Etymology: an amusing new retronym* courtesy of the comic strip Non Sequitur
: 1. A new word or phrase coined for an old object or concept whose original name became used for something else, or was no longer unique (Wikipedia
); 2. An adjective-noun pairing generated by a change in the meaning of the base noun, usually as a result of technological advance (Fun with Words
When asked for an example of a retronym, "Original Star Trek" usually leaps to mind. Which was, of course, simply "Star Trek" before all the various spin-offs. Other (non sci-fi geek) examples include "silent movie" and "acoustic guitar."
And I've noticed that the electronic age has resulted in an increasing number of retronyms (often unflattering). Such as "snail mail," a term coined after the advent of e-mail and generally preferred over the less derogatory options of "land mail" or "paper mail."Warning: abstruse linguistic tangent ahead...
As I write this, I notice that although "dinosaur blog" fits the first definition of retronym, it doesn't fit the second. The base noun ("blog") hasn't simply changed its meaning, the word itself is completely modern. So what do you call it when you take a word created for a modern object or concept and apply it to something older? Like someone referring to an abacus as a "non-electronic calculator." Hmm, that doesn't really work since the word calculator just means "one that calculates" and need not refer to something electronic. What about if someone referred to a play as a "live movie" (not that I've ever heard of such a thing, but I'm blanking on any good examples)?
Is it still a retronym?
It is named retroactively, which is the spirit of the word.

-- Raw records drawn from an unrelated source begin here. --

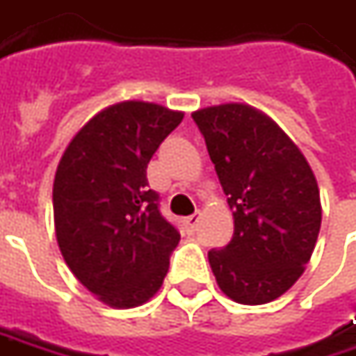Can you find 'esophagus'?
Instances as JSON below:
<instances>
[{"mask_svg": "<svg viewBox=\"0 0 356 356\" xmlns=\"http://www.w3.org/2000/svg\"><path fill=\"white\" fill-rule=\"evenodd\" d=\"M199 221H201V213L197 211V213H193V215H189V217H185V227H187V231H195L197 229V225H199Z\"/></svg>", "mask_w": 356, "mask_h": 356, "instance_id": "obj_1", "label": "esophagus"}]
</instances>
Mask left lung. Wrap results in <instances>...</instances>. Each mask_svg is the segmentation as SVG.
I'll return each instance as SVG.
<instances>
[{"label":"left lung","mask_w":356,"mask_h":356,"mask_svg":"<svg viewBox=\"0 0 356 356\" xmlns=\"http://www.w3.org/2000/svg\"><path fill=\"white\" fill-rule=\"evenodd\" d=\"M205 137L235 231L209 265L241 305L275 301L297 283L321 229L317 179L301 149L251 105L225 103L191 113Z\"/></svg>","instance_id":"8db88e82"}]
</instances>
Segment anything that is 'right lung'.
Masks as SVG:
<instances>
[{
	"label": "right lung",
	"instance_id": "obj_1",
	"mask_svg": "<svg viewBox=\"0 0 356 356\" xmlns=\"http://www.w3.org/2000/svg\"><path fill=\"white\" fill-rule=\"evenodd\" d=\"M181 111L121 101L105 107L71 139L54 181L59 251L101 302L131 309L163 285L179 231L149 189L147 165Z\"/></svg>",
	"mask_w": 356,
	"mask_h": 356
}]
</instances>
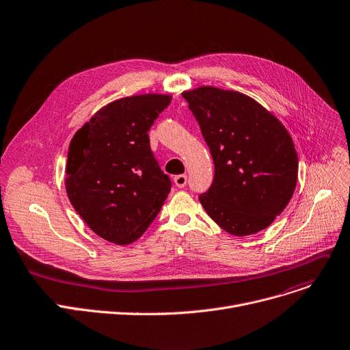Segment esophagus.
Listing matches in <instances>:
<instances>
[{"label": "esophagus", "instance_id": "1", "mask_svg": "<svg viewBox=\"0 0 350 350\" xmlns=\"http://www.w3.org/2000/svg\"><path fill=\"white\" fill-rule=\"evenodd\" d=\"M173 180H174V184L177 185L178 189H183L184 185L187 184V176H185V174H178V176H176Z\"/></svg>", "mask_w": 350, "mask_h": 350}]
</instances>
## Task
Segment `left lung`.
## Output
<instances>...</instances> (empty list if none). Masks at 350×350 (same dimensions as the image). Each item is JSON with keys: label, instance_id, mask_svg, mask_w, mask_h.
<instances>
[{"label": "left lung", "instance_id": "8db88e82", "mask_svg": "<svg viewBox=\"0 0 350 350\" xmlns=\"http://www.w3.org/2000/svg\"><path fill=\"white\" fill-rule=\"evenodd\" d=\"M214 160V181L200 202L228 234L266 229L290 202L298 178L294 142L270 111L234 90L183 92Z\"/></svg>", "mask_w": 350, "mask_h": 350}]
</instances>
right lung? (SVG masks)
Listing matches in <instances>:
<instances>
[{
    "label": "right lung",
    "mask_w": 350,
    "mask_h": 350,
    "mask_svg": "<svg viewBox=\"0 0 350 350\" xmlns=\"http://www.w3.org/2000/svg\"><path fill=\"white\" fill-rule=\"evenodd\" d=\"M170 101L169 94L115 100L70 142L67 197L88 228L108 242L137 241L170 193V178L160 170L148 135Z\"/></svg>",
    "instance_id": "right-lung-1"
}]
</instances>
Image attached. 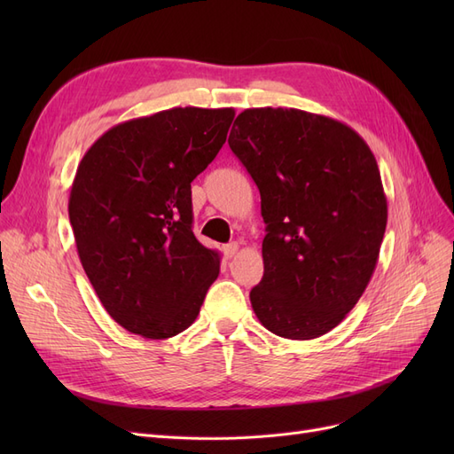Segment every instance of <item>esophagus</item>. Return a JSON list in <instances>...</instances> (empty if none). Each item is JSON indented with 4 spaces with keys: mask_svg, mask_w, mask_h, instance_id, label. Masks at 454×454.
Here are the masks:
<instances>
[{
    "mask_svg": "<svg viewBox=\"0 0 454 454\" xmlns=\"http://www.w3.org/2000/svg\"><path fill=\"white\" fill-rule=\"evenodd\" d=\"M237 252H239V244H237V242H231V244H227L225 248H223V254H225V257H227V259L235 257V255H237Z\"/></svg>",
    "mask_w": 454,
    "mask_h": 454,
    "instance_id": "esophagus-1",
    "label": "esophagus"
}]
</instances>
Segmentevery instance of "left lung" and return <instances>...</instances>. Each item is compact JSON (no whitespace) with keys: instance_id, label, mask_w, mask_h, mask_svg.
<instances>
[{"instance_id":"1","label":"left lung","mask_w":454,"mask_h":454,"mask_svg":"<svg viewBox=\"0 0 454 454\" xmlns=\"http://www.w3.org/2000/svg\"><path fill=\"white\" fill-rule=\"evenodd\" d=\"M229 147L259 189L267 225L255 316L284 339L332 332L365 292L387 229L375 155L340 121L294 107L244 109Z\"/></svg>"}]
</instances>
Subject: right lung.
Wrapping results in <instances>:
<instances>
[{
  "instance_id": "add662e5",
  "label": "right lung",
  "mask_w": 454,
  "mask_h": 454,
  "mask_svg": "<svg viewBox=\"0 0 454 454\" xmlns=\"http://www.w3.org/2000/svg\"><path fill=\"white\" fill-rule=\"evenodd\" d=\"M232 119V107L164 109L109 129L79 162L67 202L77 254L100 303L130 333H182L217 278L222 257L191 229V182Z\"/></svg>"
}]
</instances>
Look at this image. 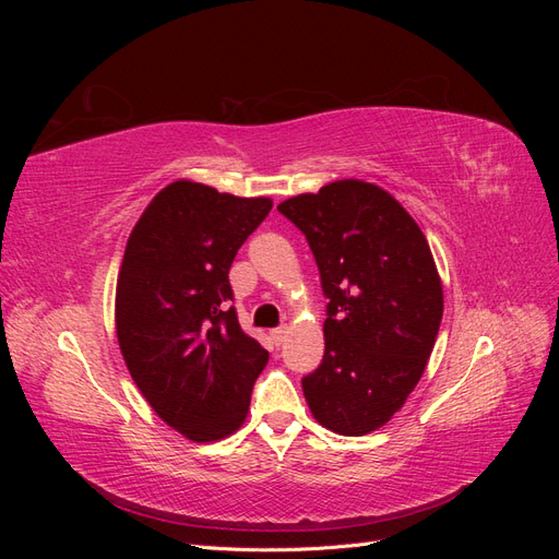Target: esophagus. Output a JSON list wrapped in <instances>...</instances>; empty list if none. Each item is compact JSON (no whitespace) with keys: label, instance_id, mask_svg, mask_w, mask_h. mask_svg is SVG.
<instances>
[{"label":"esophagus","instance_id":"obj_1","mask_svg":"<svg viewBox=\"0 0 559 559\" xmlns=\"http://www.w3.org/2000/svg\"><path fill=\"white\" fill-rule=\"evenodd\" d=\"M270 337H273L275 345H282L284 337H286V326H280V329H273L270 331Z\"/></svg>","mask_w":559,"mask_h":559}]
</instances>
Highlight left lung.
I'll return each instance as SVG.
<instances>
[{
  "mask_svg": "<svg viewBox=\"0 0 559 559\" xmlns=\"http://www.w3.org/2000/svg\"><path fill=\"white\" fill-rule=\"evenodd\" d=\"M277 210L306 235L329 298L324 359L302 378V394L321 427L376 431L425 373L443 319L425 233L386 191L357 179Z\"/></svg>",
  "mask_w": 559,
  "mask_h": 559,
  "instance_id": "8db88e82",
  "label": "left lung"
}]
</instances>
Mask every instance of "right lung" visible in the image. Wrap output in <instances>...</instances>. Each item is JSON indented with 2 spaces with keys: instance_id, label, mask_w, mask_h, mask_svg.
Masks as SVG:
<instances>
[{
  "instance_id": "1",
  "label": "right lung",
  "mask_w": 559,
  "mask_h": 559,
  "mask_svg": "<svg viewBox=\"0 0 559 559\" xmlns=\"http://www.w3.org/2000/svg\"><path fill=\"white\" fill-rule=\"evenodd\" d=\"M273 202L175 181L130 233L116 284V335L134 384L198 443L238 429L267 352L228 300L235 253Z\"/></svg>"
}]
</instances>
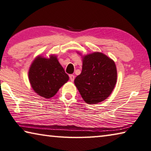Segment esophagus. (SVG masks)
Masks as SVG:
<instances>
[{"label": "esophagus", "mask_w": 151, "mask_h": 151, "mask_svg": "<svg viewBox=\"0 0 151 151\" xmlns=\"http://www.w3.org/2000/svg\"><path fill=\"white\" fill-rule=\"evenodd\" d=\"M69 77H70V80L73 82V81H74V80H75V75H69Z\"/></svg>", "instance_id": "esophagus-1"}]
</instances>
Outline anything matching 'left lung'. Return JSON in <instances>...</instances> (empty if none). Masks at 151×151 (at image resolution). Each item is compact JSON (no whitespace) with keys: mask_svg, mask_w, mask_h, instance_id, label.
Masks as SVG:
<instances>
[{"mask_svg":"<svg viewBox=\"0 0 151 151\" xmlns=\"http://www.w3.org/2000/svg\"><path fill=\"white\" fill-rule=\"evenodd\" d=\"M117 73L114 61L101 52L83 57V68L75 79L82 98L88 104H96L111 94L116 83Z\"/></svg>","mask_w":151,"mask_h":151,"instance_id":"obj_1","label":"left lung"}]
</instances>
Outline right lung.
Masks as SVG:
<instances>
[{
	"mask_svg": "<svg viewBox=\"0 0 151 151\" xmlns=\"http://www.w3.org/2000/svg\"><path fill=\"white\" fill-rule=\"evenodd\" d=\"M29 78L33 90L47 99L55 95L69 78L57 57L53 55L50 58H35L30 66Z\"/></svg>",
	"mask_w": 151,
	"mask_h": 151,
	"instance_id": "add662e5",
	"label": "right lung"
}]
</instances>
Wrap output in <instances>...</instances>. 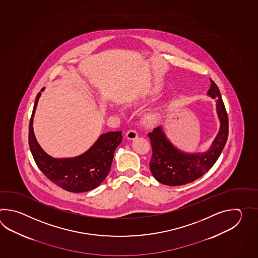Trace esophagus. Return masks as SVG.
Returning <instances> with one entry per match:
<instances>
[{"label": "esophagus", "instance_id": "1", "mask_svg": "<svg viewBox=\"0 0 258 258\" xmlns=\"http://www.w3.org/2000/svg\"><path fill=\"white\" fill-rule=\"evenodd\" d=\"M137 136H138V134H137V130L131 129V130H128V131H127L126 137L128 139H130V140H133V139L137 138Z\"/></svg>", "mask_w": 258, "mask_h": 258}]
</instances>
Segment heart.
I'll list each match as a JSON object with an SVG mask.
<instances>
[{
  "instance_id": "1",
  "label": "heart",
  "mask_w": 258,
  "mask_h": 258,
  "mask_svg": "<svg viewBox=\"0 0 258 258\" xmlns=\"http://www.w3.org/2000/svg\"><path fill=\"white\" fill-rule=\"evenodd\" d=\"M157 118V113H151L150 115L148 116V119L149 121H154Z\"/></svg>"
}]
</instances>
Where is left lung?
<instances>
[{
	"label": "left lung",
	"mask_w": 258,
	"mask_h": 258,
	"mask_svg": "<svg viewBox=\"0 0 258 258\" xmlns=\"http://www.w3.org/2000/svg\"><path fill=\"white\" fill-rule=\"evenodd\" d=\"M208 94L217 99L220 120L219 134L208 152L185 154L179 151L166 138L160 126L148 134L152 148L149 168L155 179L160 183L178 186L196 181L212 168L222 152L229 135V119L219 88L212 79H210Z\"/></svg>",
	"instance_id": "obj_1"
}]
</instances>
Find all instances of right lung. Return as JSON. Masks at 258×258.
<instances>
[{
  "label": "right lung",
  "mask_w": 258,
  "mask_h": 258,
  "mask_svg": "<svg viewBox=\"0 0 258 258\" xmlns=\"http://www.w3.org/2000/svg\"><path fill=\"white\" fill-rule=\"evenodd\" d=\"M40 94L36 97L28 132L29 148L36 164L49 181L68 192H88L99 186L110 172L114 151L122 139L121 132L101 135L86 153L76 158H52L40 148L34 135L33 117Z\"/></svg>",
  "instance_id": "right-lung-1"
}]
</instances>
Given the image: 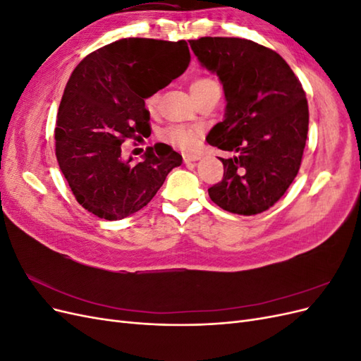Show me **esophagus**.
<instances>
[{
	"instance_id": "34e87169",
	"label": "esophagus",
	"mask_w": 361,
	"mask_h": 361,
	"mask_svg": "<svg viewBox=\"0 0 361 361\" xmlns=\"http://www.w3.org/2000/svg\"><path fill=\"white\" fill-rule=\"evenodd\" d=\"M200 159V155H194V154H185L183 155V162L185 164H191V162H195Z\"/></svg>"
}]
</instances>
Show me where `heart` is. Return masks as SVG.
<instances>
[{
	"label": "heart",
	"mask_w": 361,
	"mask_h": 361,
	"mask_svg": "<svg viewBox=\"0 0 361 361\" xmlns=\"http://www.w3.org/2000/svg\"><path fill=\"white\" fill-rule=\"evenodd\" d=\"M212 89H220V85H218V82L212 78H197L190 85V92L192 97L209 92ZM157 106H158V94L149 96L146 99L147 110L154 113L157 110ZM199 135H200L199 129L183 126V125H173L164 130L162 140H166L167 143L176 146L182 150H191L195 147V145H197Z\"/></svg>",
	"instance_id": "obj_1"
}]
</instances>
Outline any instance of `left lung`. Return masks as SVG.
Masks as SVG:
<instances>
[{"label": "left lung", "instance_id": "1", "mask_svg": "<svg viewBox=\"0 0 361 361\" xmlns=\"http://www.w3.org/2000/svg\"><path fill=\"white\" fill-rule=\"evenodd\" d=\"M190 47L223 84V122L206 137L232 154L220 158L223 180L211 200L239 215L260 214L280 200L298 174L309 130V105L297 76L276 51L247 39L202 37Z\"/></svg>", "mask_w": 361, "mask_h": 361}]
</instances>
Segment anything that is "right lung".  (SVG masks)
Masks as SVG:
<instances>
[{"instance_id":"obj_1","label":"right lung","mask_w":361,"mask_h":361,"mask_svg":"<svg viewBox=\"0 0 361 361\" xmlns=\"http://www.w3.org/2000/svg\"><path fill=\"white\" fill-rule=\"evenodd\" d=\"M185 40L129 37L89 54L72 72L57 114L56 157L84 209L123 220L155 197L182 164L169 145L149 147L143 161L122 158L126 138L150 134L145 101L190 64Z\"/></svg>"}]
</instances>
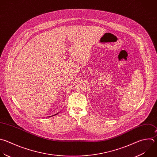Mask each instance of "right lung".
Listing matches in <instances>:
<instances>
[{"mask_svg": "<svg viewBox=\"0 0 157 157\" xmlns=\"http://www.w3.org/2000/svg\"><path fill=\"white\" fill-rule=\"evenodd\" d=\"M57 114H59V113H57V114H56V115H52V116H50V117H53V116H55V115H57Z\"/></svg>", "mask_w": 157, "mask_h": 157, "instance_id": "right-lung-1", "label": "right lung"}]
</instances>
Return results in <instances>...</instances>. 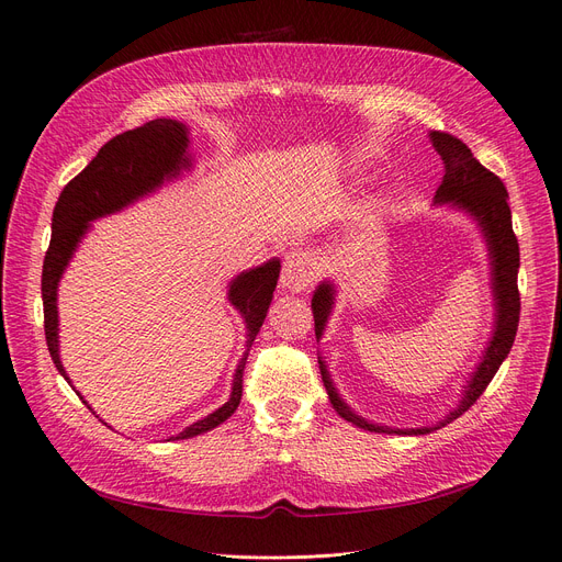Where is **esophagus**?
<instances>
[{"mask_svg": "<svg viewBox=\"0 0 562 562\" xmlns=\"http://www.w3.org/2000/svg\"><path fill=\"white\" fill-rule=\"evenodd\" d=\"M316 278V266L310 252H301L294 250L284 257L282 263V286L289 291H303L312 284V280Z\"/></svg>", "mask_w": 562, "mask_h": 562, "instance_id": "1", "label": "esophagus"}]
</instances>
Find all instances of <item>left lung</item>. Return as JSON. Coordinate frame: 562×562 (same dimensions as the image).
Instances as JSON below:
<instances>
[{
	"label": "left lung",
	"instance_id": "left-lung-1",
	"mask_svg": "<svg viewBox=\"0 0 562 562\" xmlns=\"http://www.w3.org/2000/svg\"><path fill=\"white\" fill-rule=\"evenodd\" d=\"M431 142L436 146L438 156L443 160V179L441 186L436 188L434 200L436 204H454L459 209H467L471 215H475V221L480 223L486 243H490V255H492V276H494V296H496V330L490 341V347L484 351V358L480 362L477 372L469 381L467 390H463V400L459 406L450 413L446 420H441L434 427H423V429H387L372 425L368 420H362L360 416L339 400L337 390L333 387V381L326 372V364L319 360V370L322 379L326 385L328 400L333 408L339 413L341 418L353 423L360 429L368 431H387V434H429L434 429H441L457 420L461 413H467L486 390V385L492 383L494 374L507 358L512 345H515V335L519 326V312H521V299H519V286H517V271H519V243L515 232H512V213L507 204V190L505 183L480 165L471 149L463 144L459 137L450 133L434 131ZM333 307V286L322 284L314 291L312 299V314H314V333L316 339L322 337L326 319Z\"/></svg>",
	"mask_w": 562,
	"mask_h": 562
}]
</instances>
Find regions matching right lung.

But it doesn't fit that second definition, since plays existed long before movies were invented. But what would be the opposite of a retronym? Pronym (as in retroactive vs. proactive)? Anteronym (retrograde vs. anterograde)? Unfortunately, I can find no such terms amongst my "nym" words: synonym, antonym, homonym, acronym, pseudonym. Or the slightly less common patronym (a name derived from the name of one's father) or eponym (a name from which another name or word is derived). Not to mention the even less familiar metonym (a word substituted for another with which it is associated), bacronym (the reverse of producing an acronym), etc.
Conclusion of Tangent: Unless someone points me in the direction of another "nym" word that I've overlooked, or thinks I should list "anteronym" on the Wiktionary List of Protologisms, I guess I'll go with my first instinct and call "dinosaur blog" a retronym.
But I've let my inner amateur etymologist ramble on for far too long. Time to go finish last weekend's cryptic crossword in Canada's own national dinosaur blog: The Globe & Mail.